**WORK TO COMPLETE:**
(a) Translate this sentence from the VALL-E passage into Spanish: "The diversity may be useful for downstream scenarios, particularly generating pseudo-data for speech recognition."
(b) Return the stretch of the VALL-E passage from "They use ground-truth" through "of the generation.", copied word for word.
(c) Summarize the VALL-E passage in three sentences.
SELECTED EXTRACT: Begin
They use ground-truth first-level acoustic tokens as the model input and compute the WER and speaker similarity scores.

Results: The model, without any prompts, performs poorly on both ASR and speaker similarity evaluations, even though the acoustic input token is ground truth. When adding the phoneme prompt, the WER is reduced by a large margin from 19.6 to 3.0. It shows the phoneme prompt mainly contributes to the content of the generation.

In the NAR-2 prompts, the model can learn speaker information from the acoustic token prompt and thus improve the speaker evaluation quality.

Ablation study of the NAR model. The inputs of the NAR models are the ground truth for the ablation study. (Table 4)

NAR-no prompt NAR-phn prompt NAR-2 prompts
WER 19.6 3.0 2.8
SPK 0.518 0.541 0.732

AR Ablation

They always use the NAR-2 prompts setting in these experiments as the NAR model.

They try removing the acoustic prompt (w/o acoustic prompt). After that, it can only obtain a speaker similarity score of 0.236, showing the prompt is extremely crucial for speaker identity. Even if the NAR model could see the prompt, the prompt for the AR model also contributes a lot to speaker similarity.

Ablation study of the AR model (Table 5)

WER SPK
VALL-E 5.9 0.585
w/o acoustic prompt 5.9 0.236

Qualitative Analysis

Diversity

Previous TTS systems had a strong one-to-one mapping between input text and output waveform because mel spectrogram generation was based on reconstruction for each step without randomness. On the other hand, VALL-E uses the sampling-based method to generate discrete tokens so that the output can be diverse for the same input text.

Given a sentence and an enrolled recording, they run the inference process twice and visualise its waveform.

They observed the two samples having different lengths and phrase durations, where the first has a faster speech rate.

They observe that the accents of the two samples are different. The second output emphasises the word "must" with a larger amplitude, whereas the first does not.

The diversity may be useful for downstream scenarios, particularly generating pseudo-data for speech recognition.
SELECTED EXTRACT: End
RECORDED INFORMATION: Begin
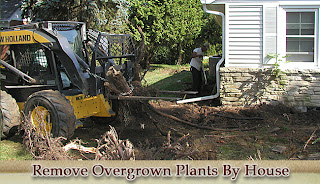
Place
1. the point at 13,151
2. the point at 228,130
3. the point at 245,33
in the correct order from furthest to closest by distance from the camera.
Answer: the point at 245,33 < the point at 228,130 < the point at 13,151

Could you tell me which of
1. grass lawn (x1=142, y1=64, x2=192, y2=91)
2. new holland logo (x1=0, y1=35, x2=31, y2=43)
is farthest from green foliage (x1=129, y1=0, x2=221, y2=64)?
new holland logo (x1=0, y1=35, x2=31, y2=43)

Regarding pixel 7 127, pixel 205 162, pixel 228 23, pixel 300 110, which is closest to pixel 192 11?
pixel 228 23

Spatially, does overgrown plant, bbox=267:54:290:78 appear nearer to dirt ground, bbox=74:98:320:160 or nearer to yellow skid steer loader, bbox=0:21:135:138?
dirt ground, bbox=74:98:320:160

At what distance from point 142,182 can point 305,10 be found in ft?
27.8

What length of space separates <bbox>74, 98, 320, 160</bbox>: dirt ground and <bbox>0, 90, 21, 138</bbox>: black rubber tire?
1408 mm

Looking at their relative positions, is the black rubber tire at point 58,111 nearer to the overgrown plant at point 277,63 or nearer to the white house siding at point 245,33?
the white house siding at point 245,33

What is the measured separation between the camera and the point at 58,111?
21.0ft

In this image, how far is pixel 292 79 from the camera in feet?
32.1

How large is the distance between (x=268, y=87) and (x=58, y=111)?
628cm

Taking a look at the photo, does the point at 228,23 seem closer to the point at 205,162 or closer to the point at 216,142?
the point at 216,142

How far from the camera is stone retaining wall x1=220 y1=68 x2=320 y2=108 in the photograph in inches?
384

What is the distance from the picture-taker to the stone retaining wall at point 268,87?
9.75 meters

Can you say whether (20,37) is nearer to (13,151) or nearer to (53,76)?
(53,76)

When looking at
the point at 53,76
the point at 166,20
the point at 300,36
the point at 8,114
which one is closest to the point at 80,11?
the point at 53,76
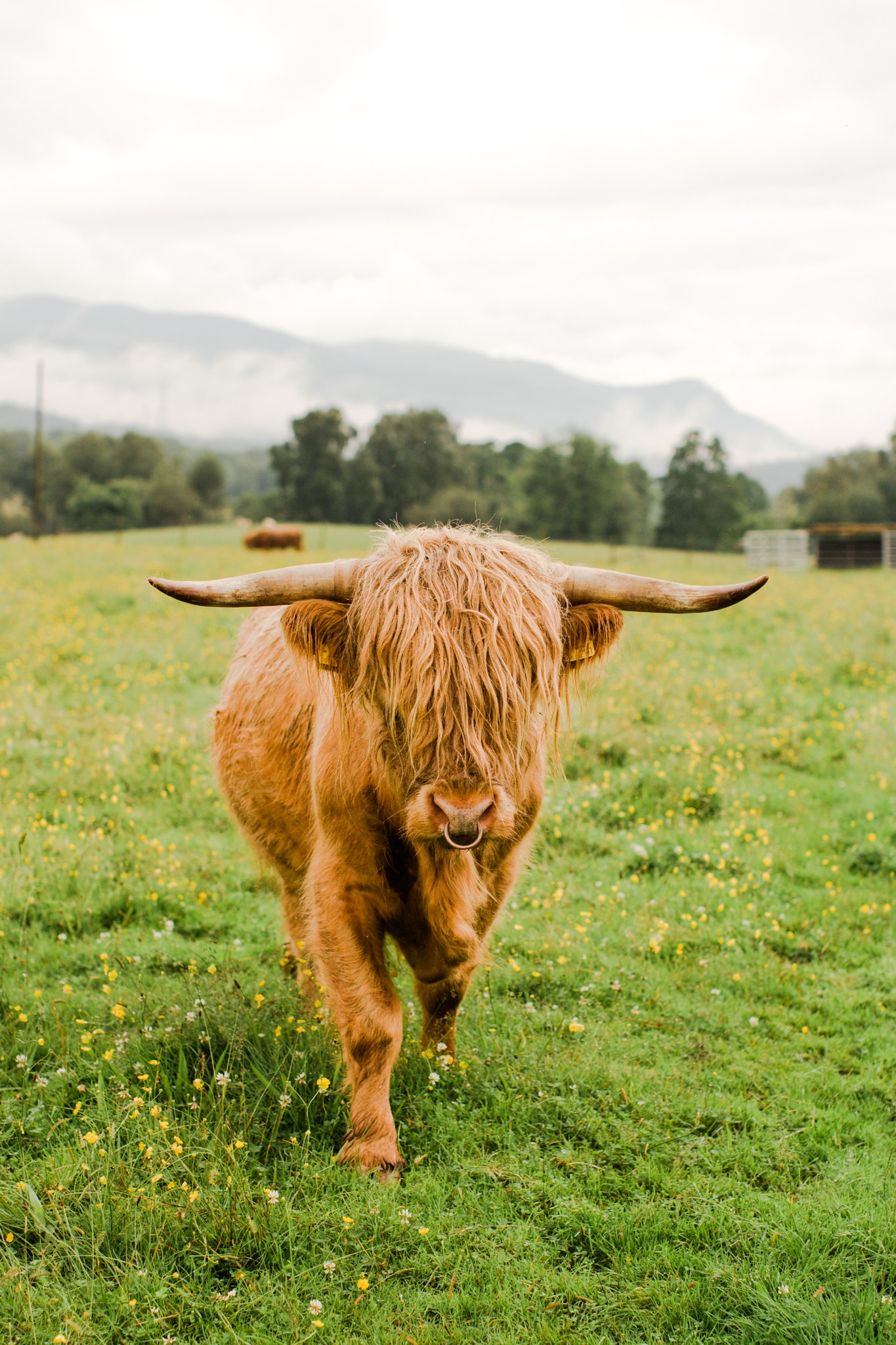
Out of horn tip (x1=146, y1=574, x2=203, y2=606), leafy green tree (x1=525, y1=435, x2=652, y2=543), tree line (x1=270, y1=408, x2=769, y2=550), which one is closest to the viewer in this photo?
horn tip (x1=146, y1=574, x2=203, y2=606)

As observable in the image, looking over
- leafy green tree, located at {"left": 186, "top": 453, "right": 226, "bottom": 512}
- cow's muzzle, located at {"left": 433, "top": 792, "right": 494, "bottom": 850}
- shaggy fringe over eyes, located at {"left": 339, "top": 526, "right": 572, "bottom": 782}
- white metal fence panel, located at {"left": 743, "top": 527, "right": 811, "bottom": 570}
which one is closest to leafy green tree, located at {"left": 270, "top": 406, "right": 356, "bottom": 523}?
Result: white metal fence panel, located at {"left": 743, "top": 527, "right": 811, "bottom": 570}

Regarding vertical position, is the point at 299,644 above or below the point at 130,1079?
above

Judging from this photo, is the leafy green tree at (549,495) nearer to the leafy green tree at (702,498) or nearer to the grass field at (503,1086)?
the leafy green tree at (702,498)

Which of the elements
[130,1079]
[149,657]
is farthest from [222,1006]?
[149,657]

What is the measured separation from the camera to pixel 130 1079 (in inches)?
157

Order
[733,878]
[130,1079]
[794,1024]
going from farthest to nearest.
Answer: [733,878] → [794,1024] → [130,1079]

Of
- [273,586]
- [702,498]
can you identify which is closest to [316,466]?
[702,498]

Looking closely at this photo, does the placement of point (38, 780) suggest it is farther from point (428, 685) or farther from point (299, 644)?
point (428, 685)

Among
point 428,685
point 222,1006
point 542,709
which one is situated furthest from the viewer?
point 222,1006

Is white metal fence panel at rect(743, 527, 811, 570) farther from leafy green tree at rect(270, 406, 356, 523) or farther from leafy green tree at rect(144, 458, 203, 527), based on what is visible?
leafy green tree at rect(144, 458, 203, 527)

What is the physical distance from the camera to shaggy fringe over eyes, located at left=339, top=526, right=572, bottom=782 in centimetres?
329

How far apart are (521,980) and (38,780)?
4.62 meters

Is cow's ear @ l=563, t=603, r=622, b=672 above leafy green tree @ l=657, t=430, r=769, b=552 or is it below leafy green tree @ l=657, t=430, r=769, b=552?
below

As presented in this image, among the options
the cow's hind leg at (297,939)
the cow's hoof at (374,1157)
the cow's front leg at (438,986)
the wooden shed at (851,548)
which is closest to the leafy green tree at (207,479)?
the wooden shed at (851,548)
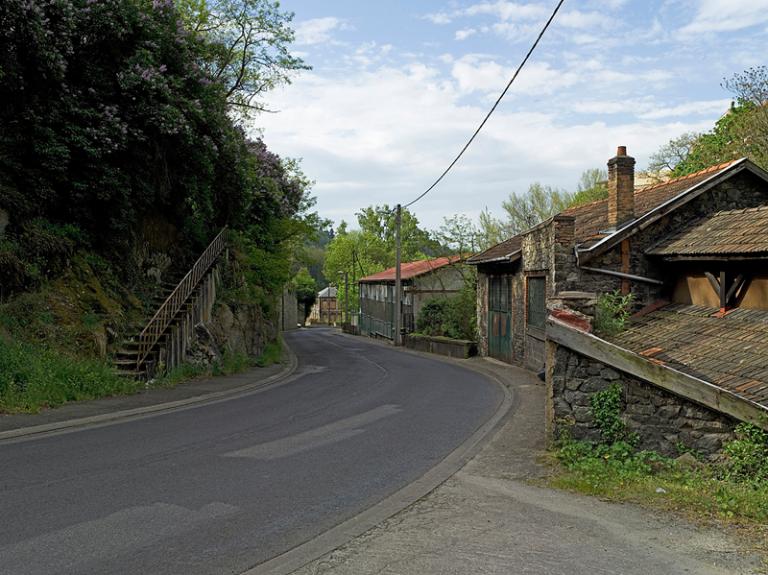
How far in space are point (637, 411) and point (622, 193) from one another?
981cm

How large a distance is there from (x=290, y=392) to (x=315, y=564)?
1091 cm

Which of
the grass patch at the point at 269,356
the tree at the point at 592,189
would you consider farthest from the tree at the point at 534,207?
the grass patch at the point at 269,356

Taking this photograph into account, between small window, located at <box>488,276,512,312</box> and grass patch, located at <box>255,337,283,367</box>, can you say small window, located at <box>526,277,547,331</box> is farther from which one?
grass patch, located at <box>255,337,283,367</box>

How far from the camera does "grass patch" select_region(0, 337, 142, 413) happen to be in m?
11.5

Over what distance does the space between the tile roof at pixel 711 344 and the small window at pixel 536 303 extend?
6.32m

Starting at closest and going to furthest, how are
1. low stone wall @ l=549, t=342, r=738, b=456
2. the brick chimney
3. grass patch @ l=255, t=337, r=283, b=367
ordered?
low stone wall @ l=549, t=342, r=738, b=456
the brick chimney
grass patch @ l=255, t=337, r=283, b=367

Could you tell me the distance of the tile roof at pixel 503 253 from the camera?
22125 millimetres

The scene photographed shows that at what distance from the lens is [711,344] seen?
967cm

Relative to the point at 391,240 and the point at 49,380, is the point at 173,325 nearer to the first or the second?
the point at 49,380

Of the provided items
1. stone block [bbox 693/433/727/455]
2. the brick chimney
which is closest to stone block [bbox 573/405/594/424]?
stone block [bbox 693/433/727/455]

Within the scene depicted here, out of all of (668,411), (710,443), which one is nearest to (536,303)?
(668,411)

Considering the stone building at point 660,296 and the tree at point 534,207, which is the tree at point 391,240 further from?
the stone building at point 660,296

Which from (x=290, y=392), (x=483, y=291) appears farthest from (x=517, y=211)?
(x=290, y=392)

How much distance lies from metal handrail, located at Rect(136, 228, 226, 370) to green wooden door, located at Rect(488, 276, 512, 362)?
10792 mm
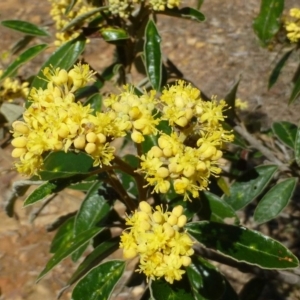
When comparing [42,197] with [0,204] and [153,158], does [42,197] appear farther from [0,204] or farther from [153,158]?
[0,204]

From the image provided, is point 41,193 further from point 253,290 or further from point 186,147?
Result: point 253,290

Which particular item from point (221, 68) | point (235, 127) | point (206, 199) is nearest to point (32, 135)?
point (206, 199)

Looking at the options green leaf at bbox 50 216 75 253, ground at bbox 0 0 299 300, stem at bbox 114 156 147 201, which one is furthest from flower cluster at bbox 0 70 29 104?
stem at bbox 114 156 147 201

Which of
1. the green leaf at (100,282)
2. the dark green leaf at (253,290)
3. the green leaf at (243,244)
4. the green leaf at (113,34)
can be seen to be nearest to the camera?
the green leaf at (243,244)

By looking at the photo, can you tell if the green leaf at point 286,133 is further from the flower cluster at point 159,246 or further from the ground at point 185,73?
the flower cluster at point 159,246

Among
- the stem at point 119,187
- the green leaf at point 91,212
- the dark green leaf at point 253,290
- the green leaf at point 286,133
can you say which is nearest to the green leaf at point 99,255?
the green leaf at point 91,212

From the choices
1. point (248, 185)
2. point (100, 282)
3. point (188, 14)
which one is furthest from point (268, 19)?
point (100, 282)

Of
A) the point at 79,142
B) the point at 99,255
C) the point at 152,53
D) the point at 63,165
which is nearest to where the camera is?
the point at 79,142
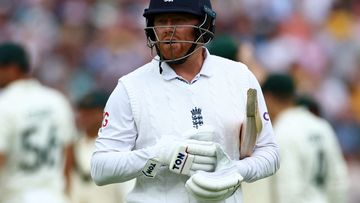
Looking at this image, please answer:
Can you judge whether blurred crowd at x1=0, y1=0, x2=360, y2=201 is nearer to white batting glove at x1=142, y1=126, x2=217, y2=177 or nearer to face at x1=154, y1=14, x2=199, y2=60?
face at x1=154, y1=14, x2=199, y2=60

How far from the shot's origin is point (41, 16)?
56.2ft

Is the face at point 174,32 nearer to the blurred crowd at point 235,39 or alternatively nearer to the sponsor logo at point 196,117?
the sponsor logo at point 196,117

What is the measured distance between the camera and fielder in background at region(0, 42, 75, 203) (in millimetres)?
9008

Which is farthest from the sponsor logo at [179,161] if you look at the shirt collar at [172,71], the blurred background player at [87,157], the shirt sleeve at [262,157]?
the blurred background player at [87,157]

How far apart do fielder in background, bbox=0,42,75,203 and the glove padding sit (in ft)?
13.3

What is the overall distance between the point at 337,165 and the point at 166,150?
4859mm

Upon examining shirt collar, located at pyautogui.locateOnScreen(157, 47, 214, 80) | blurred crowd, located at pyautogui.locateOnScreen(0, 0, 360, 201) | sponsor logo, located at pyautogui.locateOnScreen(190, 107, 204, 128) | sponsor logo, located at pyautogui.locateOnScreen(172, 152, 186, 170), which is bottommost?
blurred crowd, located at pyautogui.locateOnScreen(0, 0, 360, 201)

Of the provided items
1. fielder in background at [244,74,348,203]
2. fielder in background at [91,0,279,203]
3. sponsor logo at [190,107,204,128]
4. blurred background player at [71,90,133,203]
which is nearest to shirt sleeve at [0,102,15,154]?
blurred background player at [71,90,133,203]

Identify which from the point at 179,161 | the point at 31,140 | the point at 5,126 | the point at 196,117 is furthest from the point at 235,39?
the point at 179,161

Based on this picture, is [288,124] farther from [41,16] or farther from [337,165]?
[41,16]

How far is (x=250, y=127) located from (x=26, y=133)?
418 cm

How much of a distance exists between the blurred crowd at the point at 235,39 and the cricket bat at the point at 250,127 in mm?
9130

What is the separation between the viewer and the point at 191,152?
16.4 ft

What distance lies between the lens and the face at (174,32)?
RECORDED INFORMATION: End
**SET OF ANSWERS:**
(a) La diversidad puede ser útil para escenarios posteriores, en particular para generar pseudodatos para el reconocimiento de voz.

(b)
They use ground-truth first-level acoustic tokens as the model input and compute the WER and speaker similarity scores.

Results: The model, without any prompts, performs poorly on both ASR and speaker similarity evaluations, even though the acoustic input token is ground truth. When adding the phoneme prompt, the WER is reduced by a large margin from 19.6 to 3.0. It shows the phoneme prompt mainly contributes to the content of the generation.

(c) In the NAR ablation, the model without prompts performs poorly, the phoneme prompt cuts the WER from 19.6 to 3.0, and the added acoustic token prompt improves speaker similarity. In the AR ablation, removing the acoustic prompt drops the speaker similarity score to 0.236, which shows that the prompt is crucial for speaker identity. Because VALL-E generates discrete tokens by sampling, it can give diverse outputs for the same input text, which may help with generating pseudo-data for speech recognition.